> _阅读摘录_
尽管在上面的结果中,没锁的情况下得到的结果也是正确的,但是执行多次,总会出现错误的结果;而有锁的情况下,执行多次,结果一定是正确的。

尽管理论上用锁的策略可以避免多线程中的竞争问题,但是可能会对程序的其他方面产生负面影响。此外,锁的策略经常会导致不必要的开销,也会限制程序的可扩展性和可读性。更重要的是,有时候需要对多进程共享的内存分配优先级,使用锁可能和这种优先级冲突。从实践的经验来看,使用锁的应用将对debug带来不小的麻烦。所以,最好使用其他可选的方法确保同步读取共享内存,避免竞争条件。

5. 使用RLock进行线程同步:

  1. 为了保证 “只有拿到锁的线程才能释放锁”,那么应该使用 RLock() 对象;
  2. Lock()一样,RLock()也有acquire()release()两种方法;
  3. RLock() 有三个特点:
      1). 谁拿到谁释放。如果线程A拿到锁,线程B无法释放这个锁,只有A可以释放;
      2). 同一线程可以多次拿到该锁,即可以acquire多次;
      3). acquire多少次就必须release多少次,只有最后一次release才能改变RLock的状态为unlocked);

举例:

import threading
import time

class Box(object):
    lock = threading.RLock()

    def __init__(self):
        self.total_items = 0
    
    def execute(self, n):
        Box.lock.acquire()
        self.total_items += n
        Box.lock.release()
    
    def add(self):
        Box.lock.acquire()
        self.execute(1)
        Box.lock.release()
    
    def remove(self):
        Box.lock.acquire()
        self.execute(-1)
        Box.lock.release()

> _数据展示_

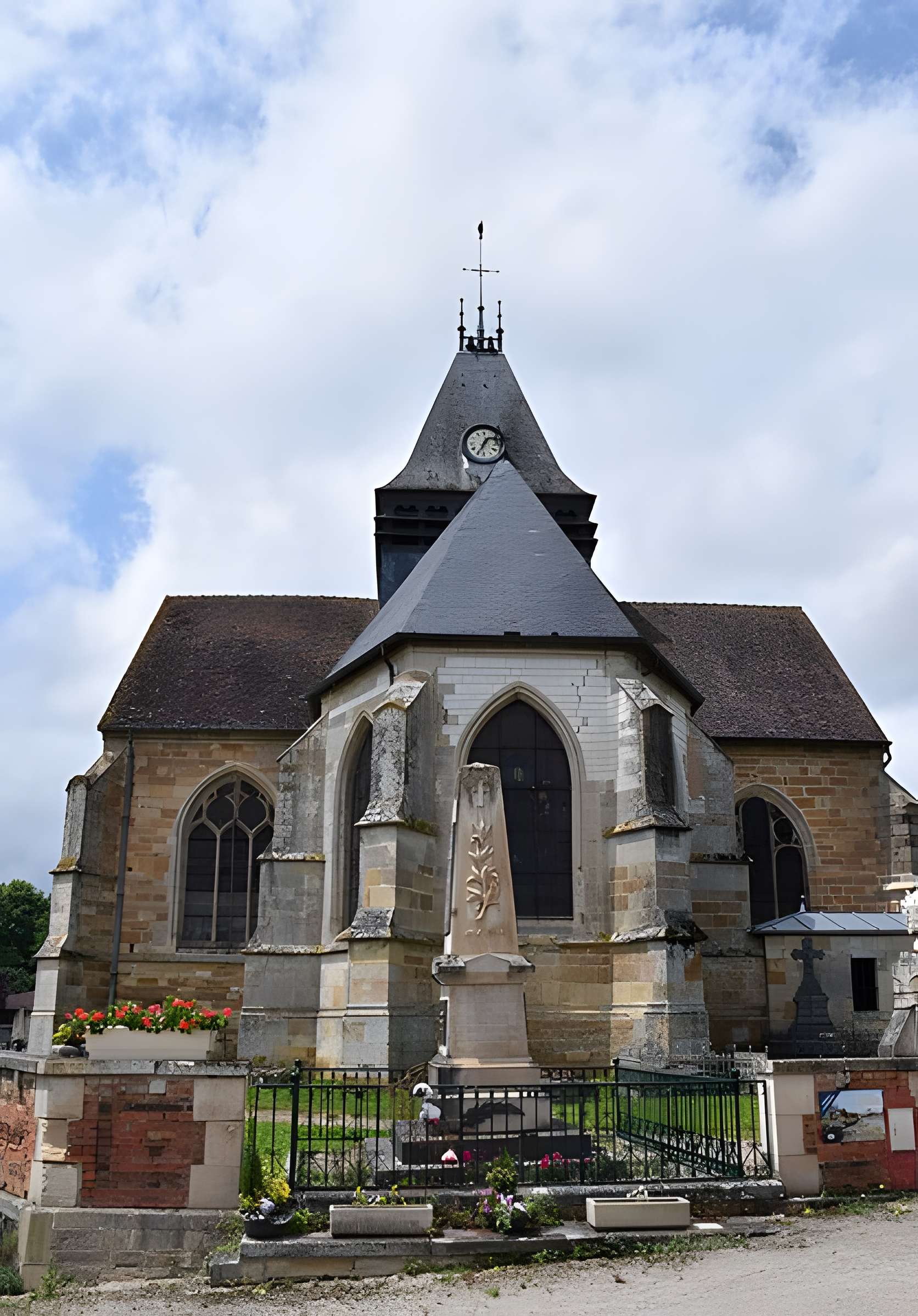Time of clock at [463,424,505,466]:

> _题目要求_
续写这篇讲 Python 线程锁的摘录,从它最后一行之后接着写下去。

> _习题解答_
def adder(box, items):
    while items > 0:
        print("adding 1 item in the box")
        box.add()
        time.sleep(1)
        items -= 1

def remover(box, items):
    while items > 0:
        print("removing 1 item in the box")
        box.remove()
        time.sleep(1)
        items -= 1


if __name__ == "__main__":
    items = 5
    print("putting %s items in the box"% items)
    box = Box()
    t1 = threading.Thread(target=adder, args=(box, items))
    t2 = threading.Thread(target=remover, args=(box, items))

    t1.start()
    t2.start()

    t1.join()
    t2.join()
    print("%s items still remain in the box " % box.total_items)

运行结果:

putting 5 items in the box
adding 1 item in the box
removing 1 item in the box
adding 1 item in the box
removing 1 item in the box

removing 1 item in the box
adding 1 item in the box

removing 1 item in the box
adding 1 item in the box
adding 1 item in the box
removing 1 item in the box

0 items still remain in the box 

Box类的execute()方法包含RLockadder()remover()方法也包含RLock,就是说无论是调用Box还是adder()或者remover(),每个线程的每一步都有拿到资源、释放资源的过程。

6. 使用信号量进行线程同步:

  1. 信号量是由操作系统管理的一种抽象数据类型,用于多线程中同步对共享资源的使用;
  2. 信号量是一个内部数据,用于表明当前共享资源可以有多少并发读取;
  3. Threading 中,信号量的操作有两个函数:acquire()release()

举例:

import threading
import time
import random

semaphore = threading.Semaphore(0) ## 可以理解为一个内置的计数器,当调用 acquire 方法时候内置计数器 -1,对应着申请资源;调用 release 方法时候内置计数器+1,对应着释放可用资源。
print("init semaphore %s" % semaphore._value)

def consumer():
    print("consumer is waiting.")
    semaphore.acquire()
    print("consumer notify: consumed item number %s" % item)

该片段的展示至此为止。